Парк забытых евреев | страница 34
Отчаялся разговорить Стависскую и Ицхак. Он размышлял о том, что, может, это и к лучшему, что она ничего, кроме лавки Пагирского, не помнит. Ведь есть память-мстительница, везде и всюду выискивающая свою жертву, только и помышляющая, как бы свести счеты, хотя бы в мыслях, смять, раздавить, казнить. И есть память – больничная сиделка, выхаживающая раненых, поднимающая на ноги увечных, укрепляющая дух обиженных и униженных. Малкин не задумывался, какая них была у Леи. Его страшили глухие, недобрые намеки Гершензона, невнятные подозрения Моше о ее послевоенном прошлом. Моше убегал от прямого ответа на вопросы, но чувствовалось: он знает больше, чем они все, вместе взятые. Может, даже он когда-то имел дело со Стависской. Или у него были счеты с ее мужем, служившим в учреждении, которое наводило ужас на всех.

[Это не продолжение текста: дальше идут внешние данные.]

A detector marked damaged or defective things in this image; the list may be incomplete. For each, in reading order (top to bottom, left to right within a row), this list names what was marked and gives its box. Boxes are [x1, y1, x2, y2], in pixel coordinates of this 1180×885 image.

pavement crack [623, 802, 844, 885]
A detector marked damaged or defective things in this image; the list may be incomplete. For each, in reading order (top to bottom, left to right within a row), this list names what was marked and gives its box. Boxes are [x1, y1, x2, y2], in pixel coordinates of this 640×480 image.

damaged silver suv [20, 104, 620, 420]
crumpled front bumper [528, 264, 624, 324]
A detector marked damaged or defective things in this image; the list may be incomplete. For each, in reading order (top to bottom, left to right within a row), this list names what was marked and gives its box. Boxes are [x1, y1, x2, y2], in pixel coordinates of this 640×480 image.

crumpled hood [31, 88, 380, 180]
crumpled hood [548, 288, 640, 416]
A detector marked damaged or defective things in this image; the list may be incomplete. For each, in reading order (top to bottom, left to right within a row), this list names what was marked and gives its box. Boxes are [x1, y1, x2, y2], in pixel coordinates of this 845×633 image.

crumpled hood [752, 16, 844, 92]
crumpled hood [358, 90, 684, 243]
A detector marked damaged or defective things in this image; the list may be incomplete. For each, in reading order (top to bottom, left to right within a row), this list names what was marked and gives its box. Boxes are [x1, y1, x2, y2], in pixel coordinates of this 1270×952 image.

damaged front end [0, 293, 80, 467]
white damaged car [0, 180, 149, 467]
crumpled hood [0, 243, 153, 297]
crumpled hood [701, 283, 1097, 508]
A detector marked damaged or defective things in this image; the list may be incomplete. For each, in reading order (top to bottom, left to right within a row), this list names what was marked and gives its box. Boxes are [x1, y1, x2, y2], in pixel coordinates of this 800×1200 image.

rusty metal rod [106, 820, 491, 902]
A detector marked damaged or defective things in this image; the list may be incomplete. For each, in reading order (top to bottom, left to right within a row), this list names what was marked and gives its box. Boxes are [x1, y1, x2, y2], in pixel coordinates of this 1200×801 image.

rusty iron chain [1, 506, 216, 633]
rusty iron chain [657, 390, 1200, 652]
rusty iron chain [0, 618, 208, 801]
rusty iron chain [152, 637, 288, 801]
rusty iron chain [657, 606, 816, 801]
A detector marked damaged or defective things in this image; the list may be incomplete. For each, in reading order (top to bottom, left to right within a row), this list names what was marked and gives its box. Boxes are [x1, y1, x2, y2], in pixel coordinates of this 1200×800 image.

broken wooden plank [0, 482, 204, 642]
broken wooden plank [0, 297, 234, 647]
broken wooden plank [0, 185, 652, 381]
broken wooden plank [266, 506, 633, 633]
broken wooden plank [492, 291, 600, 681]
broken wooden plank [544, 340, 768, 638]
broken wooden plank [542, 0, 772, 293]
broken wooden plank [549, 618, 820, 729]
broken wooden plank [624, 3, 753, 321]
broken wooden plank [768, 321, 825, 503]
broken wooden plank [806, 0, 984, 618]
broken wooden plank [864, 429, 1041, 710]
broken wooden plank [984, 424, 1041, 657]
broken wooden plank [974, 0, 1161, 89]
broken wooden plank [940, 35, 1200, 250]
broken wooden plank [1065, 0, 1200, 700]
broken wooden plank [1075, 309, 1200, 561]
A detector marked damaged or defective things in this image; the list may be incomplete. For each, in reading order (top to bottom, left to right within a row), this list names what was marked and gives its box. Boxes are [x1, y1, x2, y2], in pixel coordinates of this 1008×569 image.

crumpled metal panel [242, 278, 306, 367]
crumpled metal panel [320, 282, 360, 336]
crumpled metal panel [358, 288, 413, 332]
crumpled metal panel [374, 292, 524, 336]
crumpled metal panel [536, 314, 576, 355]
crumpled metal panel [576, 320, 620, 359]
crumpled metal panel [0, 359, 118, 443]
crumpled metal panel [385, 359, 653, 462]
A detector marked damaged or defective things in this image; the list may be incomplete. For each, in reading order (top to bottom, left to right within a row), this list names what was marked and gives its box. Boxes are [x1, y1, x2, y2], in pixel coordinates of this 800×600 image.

Как бы угадав мысли Малкина, Лея вдруг упрямо и остервенело пронесла:
– Убить хочет… Убить.
Ицхак боялся поднять на нее глаза. Он сидел на пластмассовом стуле, понурив голову, и пытался сопоставить первую фразу Стависской со второй. Он был уверен, что между ними существует трудноуловимая связь, может, даже зависимость, которую не так-то просто было установить. Мешали Малкину и намеки Моше, заставляя то и дело возвращаться к тому времени, когда муж Леи да и сама Лея получали жалованье не открыто, как все, а в строго охраняемом месте.
О семье Стависской все время шушукались, сплетничали. Еще совсем недавно евреи живо обсуждали слух о том, что Стависские – Мнацаканяны наладились уехать, и не куда-нибудь, а в Австралию. И это несмотря на то, что у Леи в Израиле жили две сестры и брат, причем у брата была сеть магазинов. Но златокузнец Самвел Мнацаканян и слышать не хотел о земле обетованной. Его не прельщали ни богатые родственники, ни старинная армянская церковь в Иерусалиме. В Австралию, и все.
Зять наотрез отказывался брать тещу с собой. Но Сарра сказала: «Лучше разведусь, но маму не брошу». Так они и застряли в надежде на то, что Лея долго не протянет. Смерти Стависская, наверное, и не боялась. Она скорее боялась другого, но чего именно, никто не мог у нее выведать.
В послевоенные годы она не делала тайны того, что служила, как она выражалась, в карательных органах города Каунаса, знали и о том, что Лея была и в гетто, и в лесу – в партанском отряде. Стависская только не называла по имени свое учреждение: и так было ясно. Там же фотографом работал и ее муж, тихий и непостижимый, как засвеченная пленка, Лейбе Хазин, снимавший, как нетрудно догадаться, не народные гулянья.